La question de l’authenticité : ma photo est le fruit de mon expérience, mon savoir-faire, ma lumière, ma mise en scène etc. Une image IA sera un (mauvais) clone, qui pourrait me décrédibiliser, porter atteinte à mon identité, à travers une image ou mon style pourrait être dilué et rendu générique.
Concrètement, que faire si vous souhaitez créer des visuels IA à partir de mes photos ?
Ce n’est pas compliqué. Nous trouverons ensemble des solutions : cession de droits d’auteur spécifique permettant la création de variantes par IA, mais dans un cadre strictement défini :
uniquement pour un projet donné,
pour une durée précise (ex : 12 mois),
sur des supports clairement identifiés (web, réseaux sociaux, presse interne),
en excluant toute réutilisation commerciale, redistribution ou génération illimitée.
- je garde un droit de regard et de validation sur les images générées.
Cette clause peut être intégrée dans le devis ou dans la facture. Elle permet à l’entreprise d’anticiper ses besoins de communication tout en respectant la législation. Cela évite des situations de flou juridique.
Pourquoi c’est stratégique pour une entreprise ?
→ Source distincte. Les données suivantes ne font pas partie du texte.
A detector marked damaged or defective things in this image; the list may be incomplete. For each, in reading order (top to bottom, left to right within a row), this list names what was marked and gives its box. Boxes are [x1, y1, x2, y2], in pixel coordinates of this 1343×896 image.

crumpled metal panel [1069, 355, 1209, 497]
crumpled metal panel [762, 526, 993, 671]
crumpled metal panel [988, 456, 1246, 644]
Les outils d’intelligence artificielle permettent aujourd’hui de démultiplier les contenus visuels à moindre coût. Mais attention : si vous partez d’une photo qui ne vous appartient pas totalement en droit, vous risquez :
une atteinte au droit d’auteur, passible de sanctions civiles (voire pénales),
une mauvaise image auprès du photographe et du public,
des problèmes de cohérence visuelle si la qualité des images IA dérive trop de l’image initiale.
Travailler ensemble avec un photographe professionnel local, c’est aussi avoir un interlocuteur capable de vous conseiller sur les usages, de vous accompagner dans votre stratégie visuelle, et de vous éviter des erreurs coûteuses.
Conclusion : IA, oui, mais dans le cadre
L’intelligence artificielle n’exonère pas du droit d’auteur et poser un cadre clair dès le départ est la meilleure des solutions.
Si vous souhaitez utiliser des photos existantes pour les enrichir avec de l’IA, contactez-moi. Nous trouverons une solution contractuelle simple, efficace et sécurisée.
NB : Cet article s’appuie sur mon expérience de photographe professionnel et sur les sources juridiques disponibles à ce jour. Il ne constitue pas un avis juridique. Pour toute situation complexe ou cas particulier, je recommande de consulter un avocat spécialisé en propriété intellectuelle.
Qui suis-je ?
Je suis photographe pour les entreprises, spécialisé dans la photographie commerciale sur Mulhouse (68) dans le Haut-Rhin (Alsace). Mon coeur de métier est la photo pour l’entreprise (reportage, studio, publicité, évènementiel, portraits Corporate). En parallèle, je suis vidéaste et touche-à-tout du digital.